在第一场,观众看到兴冲冲的帕特·尼克松参观医院、养猪场和学校。参观工厂时她看到雕刻的大象——她丈夫政党的符号。“它是独一无二的么?”她幼稚地问,以为中国人也一样以个人主义为傲。工人自豪地回答,他们每天都能轻松生产出几百个一样的大象。
第一场末尾,帕特看见一尊更大的石头象,又被迷住了。她天真地想着中国文化的精深,而此时扮演中国人的合唱部分,正低吟出生产大象这个时代的压抑。 第二幕的第二场可能是全剧中最令人难忘的。
台上跳起《红色娘子军》,就跟1972年为美国代表团演出的一样。不过,南霸天的打手老四正是刚才扮演基辛格的那个演员,这呼应了由于基辛格在越南战争中扮演的角色,上世纪七八十年代美国人对他的看法。
______
▸ 任务说明: 将上方的文档节选完整照录一遍,不得改动任何字句。
______
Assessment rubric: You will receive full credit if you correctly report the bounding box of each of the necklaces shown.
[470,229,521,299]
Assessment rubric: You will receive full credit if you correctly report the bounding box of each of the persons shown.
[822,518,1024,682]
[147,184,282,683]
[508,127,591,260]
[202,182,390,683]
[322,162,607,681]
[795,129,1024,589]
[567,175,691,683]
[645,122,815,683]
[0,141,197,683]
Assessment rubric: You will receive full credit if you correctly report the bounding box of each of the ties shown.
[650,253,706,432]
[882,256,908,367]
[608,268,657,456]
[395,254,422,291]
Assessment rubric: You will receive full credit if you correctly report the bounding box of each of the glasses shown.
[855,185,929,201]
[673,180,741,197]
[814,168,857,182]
______
▸ 参考回答:
在第一场,观众看到兴冲冲的帕特·尼克松参观医院、养猪场和学校。参观工厂时她看到雕刻的大象——她丈夫政党的符号。“它是独一无二的么?”她幼稚地问,以为中国人也一样以个人主义为傲。工人自豪地回答,他们每天都能轻松生产出几百个一样的大象。
第一场末尾,帕特看见一尊更大的石头象,又被迷住了。她天真地想着中国文化的精深,而此时扮演中国人的合唱部分,正低吟出生产大象这个时代的压抑。 第二幕的第二场可能是全剧中最令人难忘的。
台上跳起《红色娘子军》,就跟1972年为美国代表团演出的一样。不过,南霸天的打手老四正是刚才扮演基辛格的那个演员,这呼应了由于基辛格在越南战争中扮演的角色,上世纪七八十年代美国人对他的看法。